Los derechos sexuales y reproductivos existen precisamente para garantizar que ninguna mujer vuelva a ser tratada como un instrumento de la política pública, sino como una persona libre para decidir sobre su vida, su maternidad, su sexualidad y su futuro.

La verdadera deuda de la democracia peruana no consiste únicamente en reparar las violaciones del pasado.

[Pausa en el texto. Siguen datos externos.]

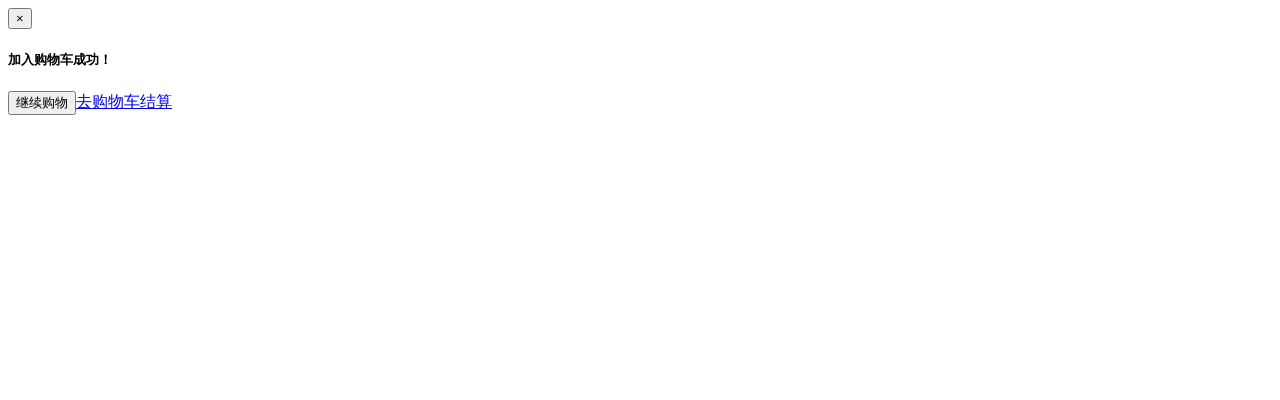

--- FILE ---
content_type: text/html; charset=utf-8
request_url: http://www.inter-fdl.com/index.php?case=archive&act=doorders&aid=16
body_size: 333
content:
<div class="modal-header"><button type="button" class="close" data-dismiss="modal" aria-label="Close"><span aria-hidden="true">&times;</span></button><h5 class="modal-title">加入购物车成功！</h5></div><div class="modal-body"><button type="button" class="btn btn-default" data-dismiss="modal">继续购物</button><a href="/index.php?case=archive&act=orders"  class="btn btn-primary col-md-offset-1 col-xs-offset-1 col-sm-offset-1 col-lg-offset-1" role="button">去购物车结算</a></div>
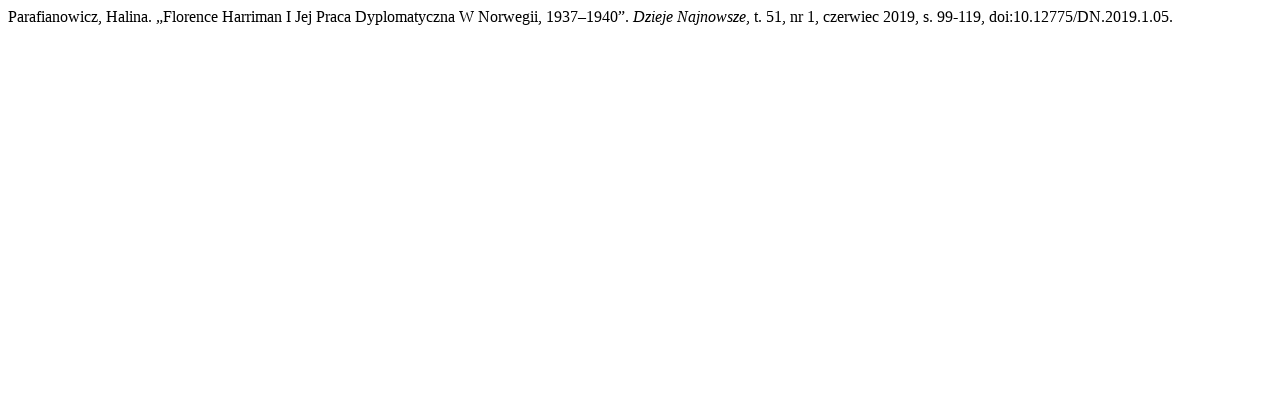

--- FILE ---
content_type: text/html; charset=UTF-8
request_url: https://apcz.umk.pl/DN/citationstylelanguage/get/modern-language-association?submissionId=20492&publicationId=19143
body_size: 131
content:
<div class="csl-bib-body">
  <div class="csl-entry">Parafianowicz, Halina. „Florence Harriman I Jej Praca Dyplomatyczna W Norwegii, 1937–1940”. <i>Dzieje Najnowsze</i>, t. 51, nr 1, czerwiec 2019, s. 99-119, doi:10.12775/DN.2019.1.05.</div>
</div>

Consiste también en reconocer plenamente, en el presente, la autonomía de todas las personas para ejercer sus derechos sexuales y reproductivos en condiciones de igualdad y dignidad.

Mar Pérez es abogada por la Universidad de Granada (España) y egresada de la Maestría en Derecho de la Universidad Nacional Mayor de San Marcos (Perú). Especialista en derechos humanos, pueblos indígenas y movimientos sociales, trabaja desde un enfoque feminista centrado en la defensa de las autonomías de las mujeres, la decolonización y la interseccionalidad. Su trayectoria combina la investigación jurídica, la comunicación y la incidencia política. Ha colaborado con organizaciones de la sociedad civil, comunidades indígenas y redes de activistas para visibilizar las desigualdades estructurales que afectan a las mujeres y a los pueblos históricamente marginados. Su trabajo se caracteriza por articular análisis legales con perspectivas críticas y descoloniales. En sus artículos sobre trabajo sexual, Mar pone énfasis en la autonomía, la dignidad y los derechos laborales de las trabajadoras sexuales, abordando la criminalización y la violencia estructural desde una mirada feminista situada y comunitaria. Actualmente reside en Perú y continúa desarrollando proyectos relacionados con justicia de género, derechos colectivos y movimientos sociales, comprometida con una práctica profesional que une teoría, activismo y transformación social.